EXERCISE INSTRUCTIONS:
Locate each line of the material below that contains the word "pixel" and copy those lines out in full.

DATA EXTRACT:
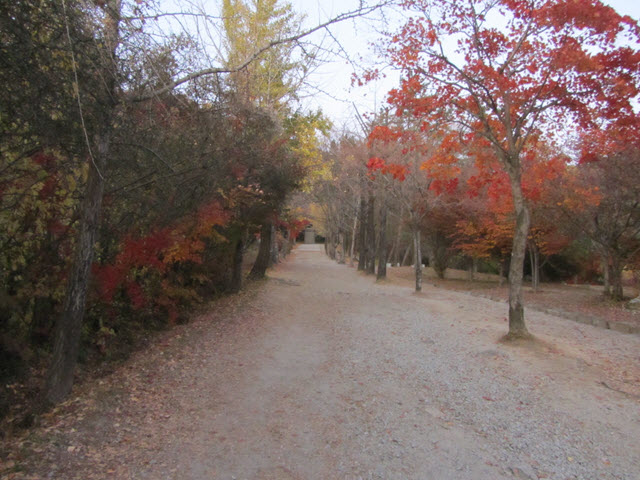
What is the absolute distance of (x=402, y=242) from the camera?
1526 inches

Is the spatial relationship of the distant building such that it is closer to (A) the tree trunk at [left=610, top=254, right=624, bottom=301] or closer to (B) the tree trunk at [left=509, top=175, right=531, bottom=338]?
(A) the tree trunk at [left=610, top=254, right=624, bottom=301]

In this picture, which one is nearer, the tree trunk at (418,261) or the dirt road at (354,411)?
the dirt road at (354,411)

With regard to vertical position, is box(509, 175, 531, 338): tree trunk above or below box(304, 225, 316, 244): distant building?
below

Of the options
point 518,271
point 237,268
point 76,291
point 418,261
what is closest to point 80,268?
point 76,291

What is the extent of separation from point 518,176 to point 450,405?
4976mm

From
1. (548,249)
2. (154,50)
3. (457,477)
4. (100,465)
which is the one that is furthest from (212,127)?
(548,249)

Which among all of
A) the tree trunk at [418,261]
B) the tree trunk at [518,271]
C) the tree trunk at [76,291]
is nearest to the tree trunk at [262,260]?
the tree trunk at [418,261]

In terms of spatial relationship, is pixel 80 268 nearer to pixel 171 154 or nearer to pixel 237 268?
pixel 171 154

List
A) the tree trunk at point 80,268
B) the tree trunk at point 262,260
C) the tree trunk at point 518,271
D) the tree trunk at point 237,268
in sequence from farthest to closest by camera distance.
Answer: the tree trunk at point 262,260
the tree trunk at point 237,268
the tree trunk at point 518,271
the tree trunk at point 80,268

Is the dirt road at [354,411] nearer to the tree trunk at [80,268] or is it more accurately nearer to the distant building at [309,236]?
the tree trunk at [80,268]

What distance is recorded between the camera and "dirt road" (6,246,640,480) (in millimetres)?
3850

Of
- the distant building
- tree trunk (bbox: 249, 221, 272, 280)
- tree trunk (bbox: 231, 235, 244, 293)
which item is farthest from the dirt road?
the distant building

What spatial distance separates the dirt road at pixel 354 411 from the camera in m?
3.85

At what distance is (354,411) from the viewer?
--
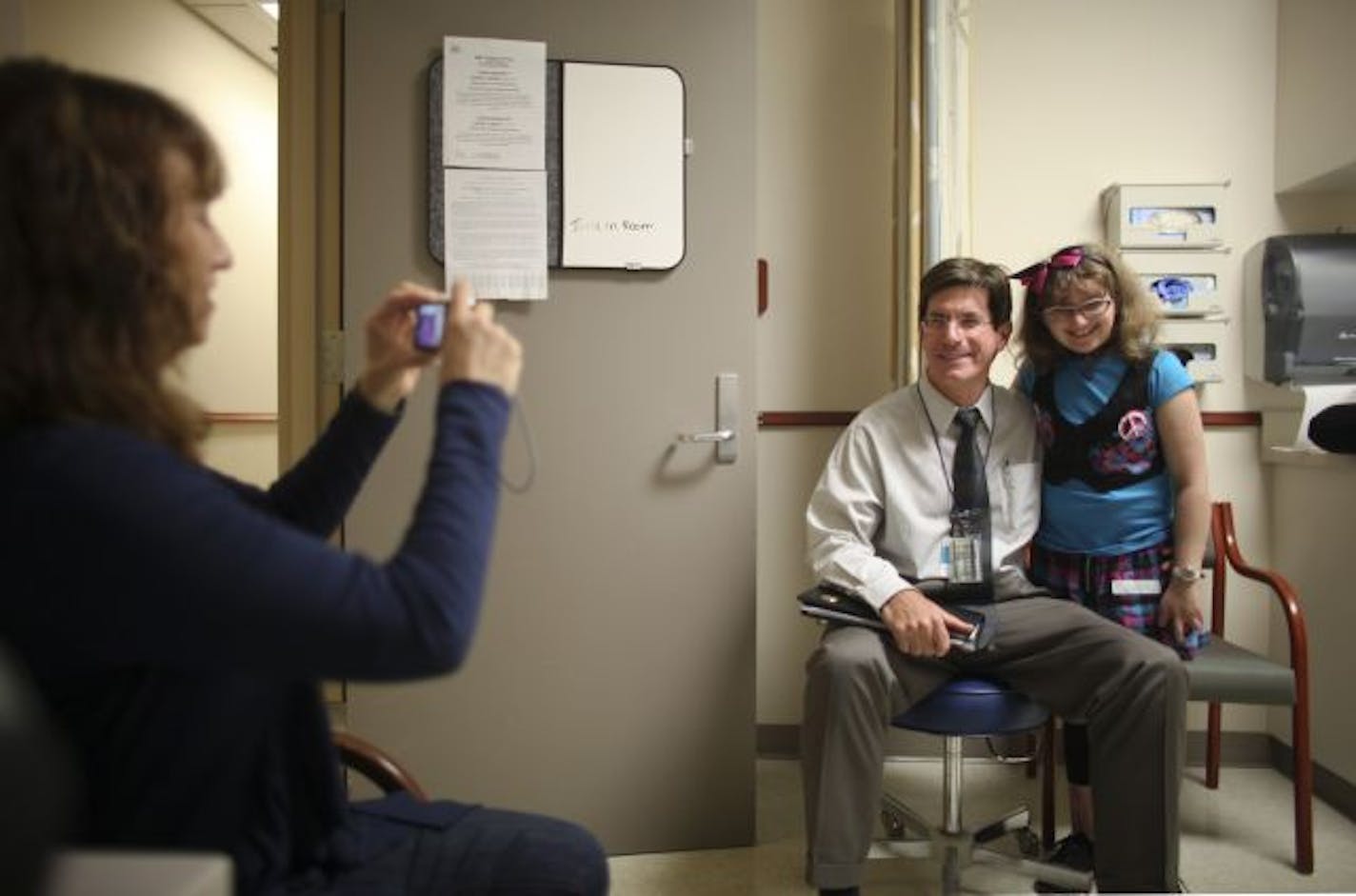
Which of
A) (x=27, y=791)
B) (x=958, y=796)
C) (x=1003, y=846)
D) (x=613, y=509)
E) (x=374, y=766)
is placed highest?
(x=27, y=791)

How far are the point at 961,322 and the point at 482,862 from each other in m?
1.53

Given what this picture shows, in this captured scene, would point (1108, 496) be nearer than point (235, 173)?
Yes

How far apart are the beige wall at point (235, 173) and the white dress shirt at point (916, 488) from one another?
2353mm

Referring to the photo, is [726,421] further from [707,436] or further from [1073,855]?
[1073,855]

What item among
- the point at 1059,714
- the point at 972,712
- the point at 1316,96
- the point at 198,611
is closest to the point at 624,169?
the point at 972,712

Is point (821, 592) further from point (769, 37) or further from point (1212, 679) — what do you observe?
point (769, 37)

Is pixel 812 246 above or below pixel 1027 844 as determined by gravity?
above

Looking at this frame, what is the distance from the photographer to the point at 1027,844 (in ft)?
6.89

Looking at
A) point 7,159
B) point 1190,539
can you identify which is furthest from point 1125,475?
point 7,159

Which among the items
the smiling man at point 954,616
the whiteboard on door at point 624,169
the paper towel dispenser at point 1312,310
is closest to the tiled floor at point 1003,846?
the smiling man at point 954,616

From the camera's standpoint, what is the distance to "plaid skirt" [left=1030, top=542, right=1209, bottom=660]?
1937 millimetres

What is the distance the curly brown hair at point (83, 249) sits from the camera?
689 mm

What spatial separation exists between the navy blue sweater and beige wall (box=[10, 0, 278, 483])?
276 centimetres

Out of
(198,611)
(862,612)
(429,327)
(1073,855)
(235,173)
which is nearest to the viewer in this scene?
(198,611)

ANSWER TO THE PROBLEM:
In terms of spatial relationship, is pixel 80 268 nearer to pixel 171 154 or nearer to pixel 237 268?
pixel 171 154
What spatial distance separates the dirt road at pixel 354 411 from the camera in m?
Is pixel 812 246 above or below pixel 1027 844 as determined by gravity?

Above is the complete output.